19 Marzo 2013 da dagata

Sextorsion l’FBI lancia l’allarme. Un nuovo trend su internet che colpisce giovanissimi e donne ultraquarantenni

 

Genitori attenti: l’FBI lancia un monito a tutte le famiglie. Un nuovo allarmante trend sta prendendo piede online, è il “sextorsion”. Le vittime preferite sono i giovanissimi e le donne dopo i 40 anni.

“Si tratta di vere e proprie estorsioni utilizzando immagini a carattere sessuale che i criminali riescono ad ottenere tramite i social media – ha spiegato Richard DesLaurier, agente speciale dell’FBI di Boston – è un fenomeno in grande crescita ed un’area di indagini in espansione che ci preoccupa. Per questo vogliamo educare il pubblico”.

Secondo gli investigatori, ciò che avviene in pratica è che i teen-ager iniziano conversazioni online tramite Facebook o altri social media con sconosciuti, pensando si tratti di innocenti coetanei, di nuovi amici. Ad un certo punto i ragazzi vengono però convinti dal nuovo amico a mandare tramite web una propria immagine nuda o seminuda. A quel punto il criminale inizia il ricatto, chiede denaro con la  promessa di non inviare la foto ad amici e genitori del giovane se viene pagato  in un certo termine.

Proprio una trama simile ha portato all’arresto di un uomo in Gran Bretagna che stava ricattando una ragazzina di 13 anni del Massachusetts, la quale gli aveva spedito una sua foto che la ritraeva nuda. In questo caso però la ragazza ha avuto il coraggio di confessare tutto ai genitori che hanno avvertito l’FBI.

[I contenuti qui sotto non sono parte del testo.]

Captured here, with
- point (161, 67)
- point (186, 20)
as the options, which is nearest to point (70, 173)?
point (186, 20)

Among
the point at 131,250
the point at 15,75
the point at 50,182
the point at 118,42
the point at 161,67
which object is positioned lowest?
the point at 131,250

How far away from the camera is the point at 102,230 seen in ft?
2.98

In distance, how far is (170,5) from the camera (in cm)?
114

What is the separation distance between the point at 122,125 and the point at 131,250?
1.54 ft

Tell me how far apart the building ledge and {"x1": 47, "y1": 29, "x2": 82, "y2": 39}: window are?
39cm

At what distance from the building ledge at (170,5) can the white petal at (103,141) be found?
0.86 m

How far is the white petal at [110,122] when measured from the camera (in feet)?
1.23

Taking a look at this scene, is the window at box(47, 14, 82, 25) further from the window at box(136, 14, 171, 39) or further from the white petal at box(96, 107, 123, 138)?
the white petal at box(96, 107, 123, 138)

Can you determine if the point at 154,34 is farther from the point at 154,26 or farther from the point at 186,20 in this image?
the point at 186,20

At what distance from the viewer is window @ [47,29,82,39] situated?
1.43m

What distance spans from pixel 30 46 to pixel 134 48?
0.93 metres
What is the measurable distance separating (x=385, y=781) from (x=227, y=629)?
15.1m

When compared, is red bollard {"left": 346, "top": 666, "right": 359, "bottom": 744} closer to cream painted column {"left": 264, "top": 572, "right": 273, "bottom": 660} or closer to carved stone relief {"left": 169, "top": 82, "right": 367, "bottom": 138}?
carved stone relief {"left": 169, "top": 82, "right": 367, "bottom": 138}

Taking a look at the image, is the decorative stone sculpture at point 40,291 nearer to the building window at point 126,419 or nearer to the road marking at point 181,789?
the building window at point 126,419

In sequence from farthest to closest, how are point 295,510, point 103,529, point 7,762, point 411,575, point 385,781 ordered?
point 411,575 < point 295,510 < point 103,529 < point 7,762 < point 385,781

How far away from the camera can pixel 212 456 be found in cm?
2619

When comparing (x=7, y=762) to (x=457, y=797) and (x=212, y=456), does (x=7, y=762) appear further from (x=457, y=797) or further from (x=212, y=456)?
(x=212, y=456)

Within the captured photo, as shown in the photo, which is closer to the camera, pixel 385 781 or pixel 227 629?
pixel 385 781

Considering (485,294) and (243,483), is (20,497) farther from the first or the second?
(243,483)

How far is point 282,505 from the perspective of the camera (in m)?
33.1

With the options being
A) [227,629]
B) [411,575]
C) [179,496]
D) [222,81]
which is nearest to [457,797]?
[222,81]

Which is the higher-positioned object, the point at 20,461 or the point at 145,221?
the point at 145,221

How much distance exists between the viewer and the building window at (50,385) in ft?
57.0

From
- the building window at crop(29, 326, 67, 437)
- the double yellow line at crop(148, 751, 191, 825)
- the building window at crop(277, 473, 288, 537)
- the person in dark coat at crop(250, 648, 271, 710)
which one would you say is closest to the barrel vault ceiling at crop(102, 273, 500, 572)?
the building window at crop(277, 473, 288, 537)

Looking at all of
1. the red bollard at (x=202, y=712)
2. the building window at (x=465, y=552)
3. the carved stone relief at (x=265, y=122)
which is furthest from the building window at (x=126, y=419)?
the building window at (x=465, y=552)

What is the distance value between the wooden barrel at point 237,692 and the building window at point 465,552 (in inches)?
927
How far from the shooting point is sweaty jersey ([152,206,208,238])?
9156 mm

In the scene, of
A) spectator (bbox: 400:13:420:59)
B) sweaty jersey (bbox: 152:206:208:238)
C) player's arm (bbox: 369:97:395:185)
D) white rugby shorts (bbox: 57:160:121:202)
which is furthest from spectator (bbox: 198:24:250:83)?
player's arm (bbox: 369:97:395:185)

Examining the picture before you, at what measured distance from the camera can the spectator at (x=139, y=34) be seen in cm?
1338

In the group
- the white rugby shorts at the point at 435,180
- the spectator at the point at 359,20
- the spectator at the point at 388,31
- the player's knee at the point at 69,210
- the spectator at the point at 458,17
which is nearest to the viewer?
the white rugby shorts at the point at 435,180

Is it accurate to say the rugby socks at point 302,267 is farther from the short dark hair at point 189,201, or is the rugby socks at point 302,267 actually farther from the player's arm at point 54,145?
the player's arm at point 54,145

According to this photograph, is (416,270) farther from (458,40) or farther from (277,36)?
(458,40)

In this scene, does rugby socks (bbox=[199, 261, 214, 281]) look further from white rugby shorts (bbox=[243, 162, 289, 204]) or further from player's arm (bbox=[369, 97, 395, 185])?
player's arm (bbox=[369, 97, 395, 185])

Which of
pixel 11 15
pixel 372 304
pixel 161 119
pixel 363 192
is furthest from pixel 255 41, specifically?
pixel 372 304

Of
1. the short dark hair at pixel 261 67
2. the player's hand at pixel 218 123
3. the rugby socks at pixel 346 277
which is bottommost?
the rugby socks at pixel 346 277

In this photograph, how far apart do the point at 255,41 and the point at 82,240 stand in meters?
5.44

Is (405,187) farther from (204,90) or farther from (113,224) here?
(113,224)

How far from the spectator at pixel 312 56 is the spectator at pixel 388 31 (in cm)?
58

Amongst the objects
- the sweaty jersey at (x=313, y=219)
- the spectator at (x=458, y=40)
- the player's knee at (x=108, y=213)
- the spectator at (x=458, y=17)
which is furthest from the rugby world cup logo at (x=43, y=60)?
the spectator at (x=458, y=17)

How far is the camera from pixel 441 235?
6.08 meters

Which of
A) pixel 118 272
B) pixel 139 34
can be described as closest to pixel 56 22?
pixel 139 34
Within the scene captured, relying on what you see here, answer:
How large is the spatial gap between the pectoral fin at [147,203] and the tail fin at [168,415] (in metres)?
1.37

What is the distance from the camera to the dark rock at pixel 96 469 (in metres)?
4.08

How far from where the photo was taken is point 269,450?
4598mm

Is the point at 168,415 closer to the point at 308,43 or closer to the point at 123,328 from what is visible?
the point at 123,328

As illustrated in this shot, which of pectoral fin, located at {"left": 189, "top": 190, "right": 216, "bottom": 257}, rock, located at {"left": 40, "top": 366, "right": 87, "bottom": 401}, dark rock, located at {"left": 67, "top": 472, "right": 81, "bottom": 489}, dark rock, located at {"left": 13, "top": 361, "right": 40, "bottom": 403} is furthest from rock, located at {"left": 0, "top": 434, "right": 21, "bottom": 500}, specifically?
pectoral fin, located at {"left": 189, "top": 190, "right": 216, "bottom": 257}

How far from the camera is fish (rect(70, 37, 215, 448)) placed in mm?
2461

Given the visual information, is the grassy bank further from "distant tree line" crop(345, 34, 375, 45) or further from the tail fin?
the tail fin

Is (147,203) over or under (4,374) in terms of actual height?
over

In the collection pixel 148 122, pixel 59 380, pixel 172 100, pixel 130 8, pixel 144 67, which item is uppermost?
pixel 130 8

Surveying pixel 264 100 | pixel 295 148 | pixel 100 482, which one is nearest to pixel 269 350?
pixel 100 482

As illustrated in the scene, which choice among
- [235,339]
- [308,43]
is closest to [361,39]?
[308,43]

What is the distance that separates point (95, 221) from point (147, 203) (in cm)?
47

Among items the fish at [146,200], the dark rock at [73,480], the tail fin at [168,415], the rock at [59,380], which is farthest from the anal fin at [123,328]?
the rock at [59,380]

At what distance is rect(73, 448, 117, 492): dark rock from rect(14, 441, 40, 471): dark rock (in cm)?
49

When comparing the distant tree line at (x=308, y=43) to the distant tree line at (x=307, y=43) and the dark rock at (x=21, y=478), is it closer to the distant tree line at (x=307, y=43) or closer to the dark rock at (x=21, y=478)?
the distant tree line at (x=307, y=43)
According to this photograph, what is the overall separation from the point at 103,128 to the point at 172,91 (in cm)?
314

Ma episodi simili – spiegano le forze dell’ordine – avvengono anche a danno di adulti, in particolare la fascia più colpita appare quella delle donne divorziate ultraquarantenni che tentano di avviare relazioni romantiche online. E lo schema con l’invio di foto intime si ripete.

Giovanni D’Agata, fondatore dello “Sportello dei Diritti”, rilancia anche in Italia l’allarme perché non da poco tempo le cronache nostrane riportano fatti analoghi anche se troppo spesso, casi simili non vengono segnalati ai genitori, parenti o amici e quindi rarissime volte denunciati all’autorità giudiziaria perché le vittime, soprattutto i minori hanno timore di essere rimproverati dalle famiglie mentre le donne di finire, come parti deboli di una notizia, sui media.

Non resta che raccomandare alle famiglie la massima vigilanza sulle attività online dei propri figli, specie se minorenni, ed alle donne sole prestare attenzione ai soggetti con cui s’interloquisce in rete.

Perché  non bisogna avere paura di denunciare ogni possibile forma di ricatto o estorsione che dir si voglia che anche in Italia è contemplata come reato nel codice penale.